Data provided -
○ ○ ○ ○ ○ ○ ○

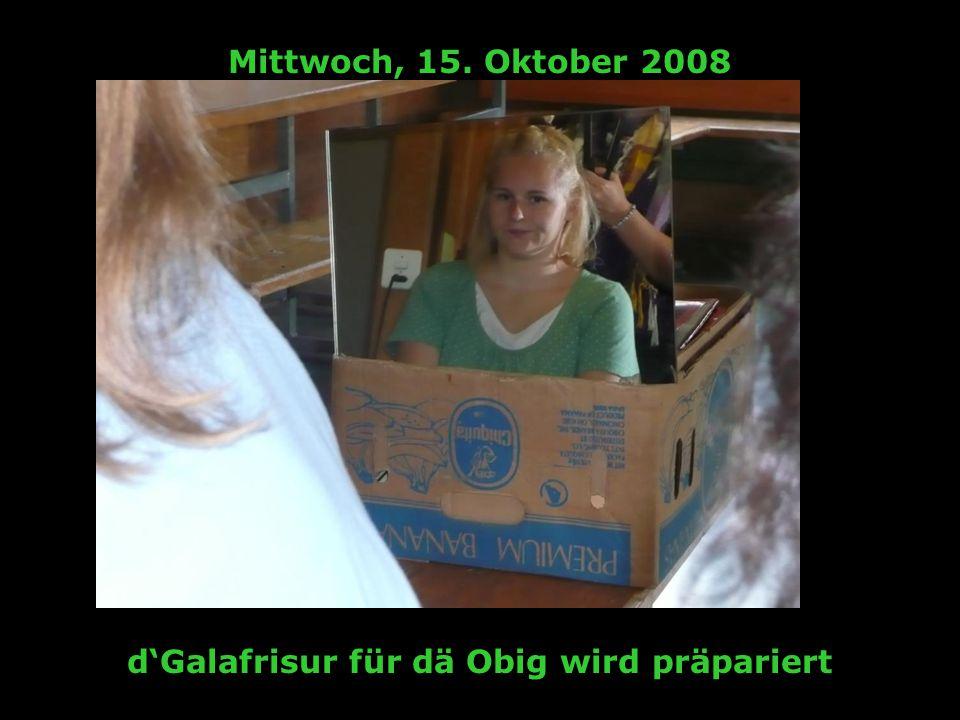 Mittwoch, 15. Oktober 2008 dGalafrisur für dä Obig wird präpariert
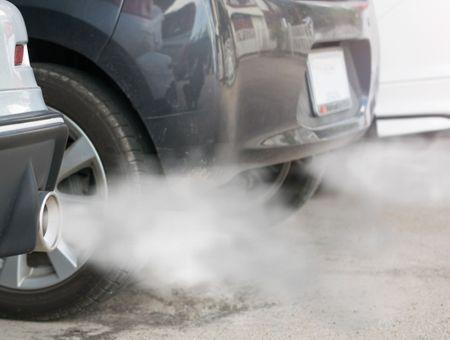 """Covid-19: baisse """"sans précédent"""" des émissions de CO2"""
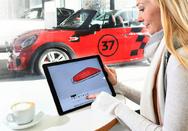 Kundin individualisiert am Tablet das Design einer Blende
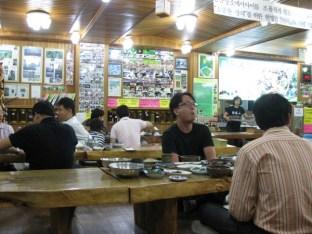 so isst man in Korea - Stühle sind was für Europäer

○ ○ ○ ○ ○ ○ ○

How to complete this task - Leave the pictures out. Output exactly, and only, the lines from the one with "Kundin individualisiert am" through the last line of the listing above, both included.

Solved exercise -
 Kundin individualisiert am Tablet das Design einer Blende
 so isst man in Korea - Stühle sind was für Europäer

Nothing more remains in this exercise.